DATA FOR REVIEW below:

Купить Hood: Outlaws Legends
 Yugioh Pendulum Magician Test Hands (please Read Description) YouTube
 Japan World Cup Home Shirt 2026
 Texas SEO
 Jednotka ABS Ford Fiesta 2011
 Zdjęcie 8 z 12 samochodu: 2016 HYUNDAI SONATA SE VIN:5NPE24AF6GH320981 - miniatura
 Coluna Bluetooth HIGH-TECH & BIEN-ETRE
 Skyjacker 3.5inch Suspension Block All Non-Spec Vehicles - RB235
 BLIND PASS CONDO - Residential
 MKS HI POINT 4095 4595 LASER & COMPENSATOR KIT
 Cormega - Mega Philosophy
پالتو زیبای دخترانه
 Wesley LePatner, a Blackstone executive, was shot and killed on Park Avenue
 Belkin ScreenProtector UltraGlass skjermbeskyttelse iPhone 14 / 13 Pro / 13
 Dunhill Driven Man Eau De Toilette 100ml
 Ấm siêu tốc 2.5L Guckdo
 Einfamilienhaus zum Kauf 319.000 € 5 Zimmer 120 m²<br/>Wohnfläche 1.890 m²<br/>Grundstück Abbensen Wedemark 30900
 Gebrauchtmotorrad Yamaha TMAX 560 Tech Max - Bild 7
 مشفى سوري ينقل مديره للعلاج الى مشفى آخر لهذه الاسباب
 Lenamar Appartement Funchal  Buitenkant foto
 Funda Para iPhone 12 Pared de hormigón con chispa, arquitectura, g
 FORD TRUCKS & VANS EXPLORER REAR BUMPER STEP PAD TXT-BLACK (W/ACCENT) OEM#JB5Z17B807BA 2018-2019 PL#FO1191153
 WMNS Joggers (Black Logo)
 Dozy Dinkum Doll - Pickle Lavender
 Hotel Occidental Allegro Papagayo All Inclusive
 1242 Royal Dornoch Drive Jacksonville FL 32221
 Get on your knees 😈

End of DATA FOR REVIEW.

#### [WHAT IS REQUIRED]
Only an exact reproduction of the lines from the one with "مشفى سوري ينقل" to the end of the listing is expected.

#### [REPLY]
 مشفى سوري ينقل مديره للعلاج الى مشفى آخر لهذه الاسباب
 Lenamar Appartement Funchal  Buitenkant foto
 Funda Para iPhone 12 Pared de hormigón con chispa, arquitectura, g
 FORD TRUCKS & VANS EXPLORER REAR BUMPER STEP PAD TXT-BLACK (W/ACCENT) OEM#JB5Z17B807BA 2018-2019 PL#FO1191153
 WMNS Joggers (Black Logo)
 Dozy Dinkum Doll - Pickle Lavender
 Hotel Occidental Allegro Papagayo All Inclusive
 1242 Royal Dornoch Drive Jacksonville FL 32221
 Get on your knees 😈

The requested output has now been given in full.